Instructions for the task:
Your answer must be the records below, reproduced exactly.

Provided records:
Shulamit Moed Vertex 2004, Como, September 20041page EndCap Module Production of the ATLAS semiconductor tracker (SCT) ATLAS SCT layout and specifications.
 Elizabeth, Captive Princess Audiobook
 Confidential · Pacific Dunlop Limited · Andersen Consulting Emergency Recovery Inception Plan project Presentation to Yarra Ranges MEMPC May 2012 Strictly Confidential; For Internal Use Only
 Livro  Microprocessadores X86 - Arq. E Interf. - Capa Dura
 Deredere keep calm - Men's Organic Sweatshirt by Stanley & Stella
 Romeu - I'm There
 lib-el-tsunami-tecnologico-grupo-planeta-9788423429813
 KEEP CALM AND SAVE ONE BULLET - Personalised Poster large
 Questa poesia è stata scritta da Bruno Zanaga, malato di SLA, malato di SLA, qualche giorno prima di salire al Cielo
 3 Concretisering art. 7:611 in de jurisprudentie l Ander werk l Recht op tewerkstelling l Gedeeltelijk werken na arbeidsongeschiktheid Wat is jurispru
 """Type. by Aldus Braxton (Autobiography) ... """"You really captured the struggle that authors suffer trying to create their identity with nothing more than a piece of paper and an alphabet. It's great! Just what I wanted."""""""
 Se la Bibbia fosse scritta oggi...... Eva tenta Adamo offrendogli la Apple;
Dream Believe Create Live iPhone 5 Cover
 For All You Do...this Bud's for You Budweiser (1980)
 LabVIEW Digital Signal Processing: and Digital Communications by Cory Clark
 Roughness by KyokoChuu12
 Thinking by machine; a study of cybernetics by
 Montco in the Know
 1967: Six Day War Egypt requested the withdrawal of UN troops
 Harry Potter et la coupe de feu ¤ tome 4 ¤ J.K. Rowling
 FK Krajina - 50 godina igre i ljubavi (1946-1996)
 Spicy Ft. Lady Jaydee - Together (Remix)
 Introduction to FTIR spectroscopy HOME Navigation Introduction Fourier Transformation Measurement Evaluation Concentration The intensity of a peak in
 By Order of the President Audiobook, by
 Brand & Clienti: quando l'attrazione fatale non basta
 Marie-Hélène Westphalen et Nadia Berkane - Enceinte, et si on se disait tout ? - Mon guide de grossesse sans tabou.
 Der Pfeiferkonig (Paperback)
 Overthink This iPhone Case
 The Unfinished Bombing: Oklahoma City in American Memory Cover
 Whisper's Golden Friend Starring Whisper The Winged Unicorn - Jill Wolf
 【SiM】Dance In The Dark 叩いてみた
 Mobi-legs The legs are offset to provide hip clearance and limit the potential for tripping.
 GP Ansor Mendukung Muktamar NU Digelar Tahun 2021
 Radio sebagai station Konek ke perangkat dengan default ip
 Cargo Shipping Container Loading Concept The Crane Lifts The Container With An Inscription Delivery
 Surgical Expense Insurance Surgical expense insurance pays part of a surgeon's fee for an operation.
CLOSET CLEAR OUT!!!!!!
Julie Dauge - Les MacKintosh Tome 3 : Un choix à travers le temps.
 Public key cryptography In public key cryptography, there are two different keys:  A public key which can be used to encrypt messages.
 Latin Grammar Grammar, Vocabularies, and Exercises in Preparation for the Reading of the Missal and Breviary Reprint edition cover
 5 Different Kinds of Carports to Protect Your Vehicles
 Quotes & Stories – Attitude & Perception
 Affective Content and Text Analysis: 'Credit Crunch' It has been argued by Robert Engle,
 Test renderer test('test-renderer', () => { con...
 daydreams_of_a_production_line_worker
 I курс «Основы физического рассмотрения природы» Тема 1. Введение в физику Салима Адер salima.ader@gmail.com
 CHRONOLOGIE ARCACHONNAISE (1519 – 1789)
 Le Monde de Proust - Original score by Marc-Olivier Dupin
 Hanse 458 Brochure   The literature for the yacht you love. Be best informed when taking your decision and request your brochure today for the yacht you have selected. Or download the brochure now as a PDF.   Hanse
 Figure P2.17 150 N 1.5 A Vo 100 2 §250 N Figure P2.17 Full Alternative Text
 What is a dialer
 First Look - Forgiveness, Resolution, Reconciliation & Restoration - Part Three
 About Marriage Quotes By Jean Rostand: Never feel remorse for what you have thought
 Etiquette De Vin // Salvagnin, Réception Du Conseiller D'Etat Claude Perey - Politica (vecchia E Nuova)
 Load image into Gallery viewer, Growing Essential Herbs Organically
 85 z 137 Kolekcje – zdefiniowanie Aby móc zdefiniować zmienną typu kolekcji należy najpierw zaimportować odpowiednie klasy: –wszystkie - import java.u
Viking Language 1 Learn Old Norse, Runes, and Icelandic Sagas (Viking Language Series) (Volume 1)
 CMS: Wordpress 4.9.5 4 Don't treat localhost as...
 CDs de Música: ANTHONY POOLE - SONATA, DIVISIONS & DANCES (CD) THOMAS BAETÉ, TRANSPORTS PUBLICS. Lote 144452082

Answer area:
Shulamit Moed Vertex 2004, Como, September 20041page EndCap Module Production of the ATLAS semiconductor tracker (SCT) ATLAS SCT layout and specifications.
 Elizabeth, Captive Princess Audiobook
 Confidential · Pacific Dunlop Limited · Andersen Consulting Emergency Recovery Inception Plan project Presentation to Yarra Ranges MEMPC May 2012 Strictly Confidential; For Internal Use Only
 Livro  Microprocessadores X86 - Arq. E Interf. - Capa Dura
 Deredere keep calm - Men's Organic Sweatshirt by Stanley & Stella
 Romeu - I'm There
 lib-el-tsunami-tecnologico-grupo-planeta-9788423429813
 KEEP CALM AND SAVE ONE BULLET - Personalised Poster large
 Questa poesia è stata scritta da Bruno Zanaga, malato di SLA, malato di SLA, qualche giorno prima di salire al Cielo
 3 Concretisering art. 7:611 in de jurisprudentie l Ander werk l Recht op tewerkstelling l Gedeeltelijk werken na arbeidsongeschiktheid Wat is jurispru
 """Type. by Aldus Braxton (Autobiography) ... """"You really captured the struggle that authors suffer trying to create their identity with nothing more than a piece of paper and an alphabet. It's great! Just what I wanted."""""""
 Se la Bibbia fosse scritta oggi...... Eva tenta Adamo offrendogli la Apple;
Dream Believe Create Live iPhone 5 Cover
 For All You Do...this Bud's for You Budweiser (1980)
 LabVIEW Digital Signal Processing: and Digital Communications by Cory Clark
 Roughness by KyokoChuu12
 Thinking by machine; a study of cybernetics by
 Montco in the Know
 1967: Six Day War Egypt requested the withdrawal of UN troops
 Harry Potter et la coupe de feu ¤ tome 4 ¤ J.K. Rowling
 FK Krajina - 50 godina igre i ljubavi (1946-1996)
 Spicy Ft. Lady Jaydee - Together (Remix)
 Introduction to FTIR spectroscopy HOME Navigation Introduction Fourier Transformation Measurement Evaluation Concentration The intensity of a peak in
 By Order of the President Audiobook, by
 Brand & Clienti: quando l'attrazione fatale non basta
 Marie-Hélène Westphalen et Nadia Berkane - Enceinte, et si on se disait tout ? - Mon guide de grossesse sans tabou.
 Der Pfeiferkonig (Paperback)
 Overthink This iPhone Case
 The Unfinished Bombing: Oklahoma City in American Memory Cover
 Whisper's Golden Friend Starring Whisper The Winged Unicorn - Jill Wolf
 【SiM】Dance In The Dark 叩いてみた
 Mobi-legs The legs are offset to provide hip clearance and limit the potential for tripping.
 GP Ansor Mendukung Muktamar NU Digelar Tahun 2021
 Radio sebagai station Konek ke perangkat dengan default ip
 Cargo Shipping Container Loading Concept The Crane Lifts The Container With An Inscription Delivery
 Surgical Expense Insurance Surgical expense insurance pays part of a surgeon's fee for an operation.
CLOSET CLEAR OUT!!!!!!
Julie Dauge - Les MacKintosh Tome 3 : Un choix à travers le temps.
 Public key cryptography In public key cryptography, there are two different keys:  A public key which can be used to encrypt messages.
 Latin Grammar Grammar, Vocabularies, and Exercises in Preparation for the Reading of the Missal and Breviary Reprint edition cover
 5 Different Kinds of Carports to Protect Your Vehicles
 Quotes & Stories – Attitude & Perception
 Affective Content and Text Analysis: 'Credit Crunch' It has been argued by Robert Engle,
 Test renderer test('test-renderer', () => { con...
 daydreams_of_a_production_line_worker
 I курс «Основы физического рассмотрения природы» Тема 1. Введение в физику Салима Адер salima.ader@gmail.com
 CHRONOLOGIE ARCACHONNAISE (1519 – 1789)
 Le Monde de Proust - Original score by Marc-Olivier Dupin
 Hanse 458 Brochure   The literature for the yacht you love. Be best informed when taking your decision and request your brochure today for the yacht you have selected. Or download the brochure now as a PDF.   Hanse
 Figure P2.17 150 N 1.5 A Vo 100 2 §250 N Figure P2.17 Full Alternative Text
 What is a dialer
 First Look - Forgiveness, Resolution, Reconciliation & Restoration - Part Three
 About Marriage Quotes By Jean Rostand: Never feel remorse for what you have thought
 Etiquette De Vin // Salvagnin, Réception Du Conseiller D'Etat Claude Perey - Politica (vecchia E Nuova)
 Load image into Gallery viewer, Growing Essential Herbs Organically
 85 z 137 Kolekcje – zdefiniowanie Aby móc zdefiniować zmienną typu kolekcji należy najpierw zaimportować odpowiednie klasy: –wszystkie - import java.u
Viking Language 1 Learn Old Norse, Runes, and Icelandic Sagas (Viking Language Series) (Volume 1)
 CMS: Wordpress 4.9.5 4 Don't treat localhost as...
 CDs de Música: ANTHONY POOLE - SONATA, DIVISIONS & DANCES (CD) THOMAS BAETÉ, TRANSPORTS PUBLICS. Lote 144452082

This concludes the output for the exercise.